Diet soda is probably making you even fatter

Rather than helping dieters cut back, diet sodas are linked to increased calorie consumption

America, already a very fat nation, is also home to an impressive array of diet soda drinks, with just about every conceivable variety of fizzy sugar water available in low- or no-calorie form. While these drinks are ostensibly marketed towards the figure-conscious who seek to sate their sweet tooth without guzzling thousands of empty calories, it’s not working: Researchers from Johns Hopkins have discovered that consuming diet soda leads to increased calorie consumption from other sources.
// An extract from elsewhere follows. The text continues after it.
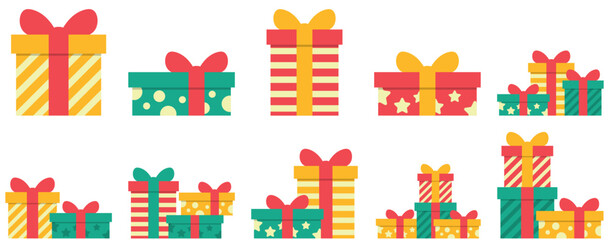 Gift Box Flat Icon
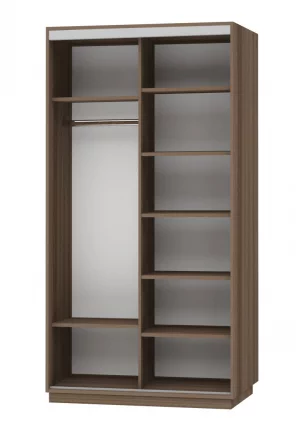 Шкаф-купе двухдверный Экспресс Дуо Медиум 1200х2400h Ясень шимо тёмный_1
What’s more surprising is that the study didn’t compare overweight diet soda drinkers to healthier folks who drank full-calorie beverages. In studies like that, correlation is the best possible result. Instead, the Hopkins team studied all overweight and obese people, some of whom consumed diet drinks, some full-calorie sodas.

In this case, those who preferred diet sodas still tended to have higher BIMs and consume more snack foods. The data come from The U.S. National Health and Nutrition Examination Survey (NHANES), which provided the raw statistics for the review, is designed as a nationally representative sample of about 5,000 persons each year, taken from across the U.S.

“Although overweight and obese adults who drink diet soda eat a comparable amount of total calories as heavier adults who drink sugary beverages, they consume significantly more calories from solid food at both meals and snacks,” said Sara Bleich, associate professor at the Johns Hopkins Bloomberg School of Public Health and lead author of the paper.

Scientists think that earlier research might reveal the cause of the phenomenon. In a normally functioning body, the sweetness receptors in the tongue help indicate to the brain how much energy is being consumed through “reward centers.” Artificial sweeteners (used by diet drinks to provide sweetness without the calories) are typically much, much sweeter than sugar, and thus register that much higher in the brain’s reward centers.

Over time, the consumption of ultra-sweet tasting diet soda may desensitize the tongue’s sweetness receptors. When the brain can no longer accurately interpret energy consumption, it’s easier to unconsciously consume extra calories from other foods.

The new Hopkins research contradicts findings from last year’s Harvard study, which suggested that diet soda consumption was unrelated to food cravings in obese people. That same study found links to depression and increased risk of heart disease, which continue to be validated as studies grow in scale.

If you must have a soda, do your body (and your taste buds) a favor and reach for the real thing.

“The results of our study suggest that overweight and obese adults looking to lose or maintain their weight—who have already made the switch from sugary to diet beverages—may need to look carefully at other components of their solid-food diet, particularly sweet snacks, to potentially identify areas for modification,” Bleich said.